No somos enemigos de las reformas y, por el contrario, hemos venido sosteniendo que, en algunas materias, las reglas vigentes merecen revisión. Tal es el caso de las que han permitido o facilitado que órganos de control que (como su función lo indica, y así lo dice la Constitución, deberían ser autónomos) terminen perdiendo toda independencia respecto del Gobierno. Es necesario emprender reformas que aseguren que a los altos cargos -en especial cuando se trata de la administración de justicia y a los órganos de control- se llegue por mérito, preparación, experiencia relacionada con las funciones, idoneidad, conocimiento, y no por afinidad familiar, ni por solidaridad partidista o recomendación política. Instituciones como la Fiscalía General, que -merced a bandazos, politización y equivocaciones- dista mucho de cumplir las finalidades para las cuales fue creada, merecen reforma. Lo propio acontece con el sistema de fueros, que ha venido dando lugar a que los aforados escojan, según su gusto y conveniencia, a sus jueces e investigadores.
Claro. Todo eso requiere examen reposado y serio, bien para introducir modificaciones constitucionales o reformas a la legislación, pero no podemos seguir expidiendo normas y más normas, sin orden ni concierto, para que sean incumplidas, manipuladas o mal interpretadas y peor aplicadas.
Las modificaciones al ordenamiento se requieren en toda sociedad, pero los órganos encargados de tramitarlas y aprobarlas deben entender que, al actuar, asumen una responsabilidad ante la historia, y que, en cuanto representantes del pueblo que los eligió, deben pensar, ante todo, en ese pueblo, que es el titular de la soberanía. En consecuencia, el poder de reforma constitucional y legal, no se debe improvisar según las conveniencias políticas, los intereses individuales o políticos, y menos a partir de modalidades de inducción como la que llamamos “mermelada”.

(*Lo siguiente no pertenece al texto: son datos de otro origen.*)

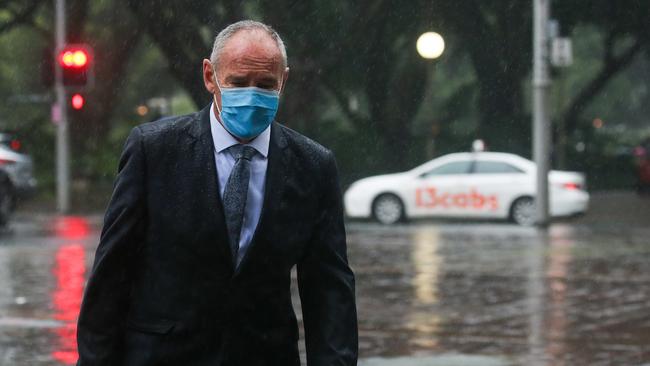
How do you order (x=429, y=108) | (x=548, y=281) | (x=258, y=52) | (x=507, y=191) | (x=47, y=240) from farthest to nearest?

Las reformas que reclama el país deben ser introducidas con fundamento crítico y con espíritu de servicio público; pensadas y estructuradas con una mínima coherencia, dando prelación a lo que reclama el interés general; discutidas ante el país de manera transparente y clara -no aprobadas subrepticia e imperceptiblemente-, y, sobre todo, buscando elevar la calidad del sistema jurídico, de suerte que se corrijan los vicios, errores y falencias, en vez de profundizarlos o repetirlos.
Téngase en cuenta que la Constitución de 1991 ha sido reformada ya en cincuenta y seis oportunidades, muchas veces por razones de conveniencia coyuntural, mirando al corto plazo y no con la proyección de un futuro institucional establece, lo cual se ha traducido en no pocas contradicciones y en retrocesos -como lo fue, por ejemplo, la reelección presidencial-, "parches" que han impedido consolidar la vigencia efectiva de una Carta Política democrática, participativa y pluralista, y un ordenamiento legal acorde con los nuevos fenómenos que afectan a la sociedad y que exigen la respuesta y la actividad del Estado.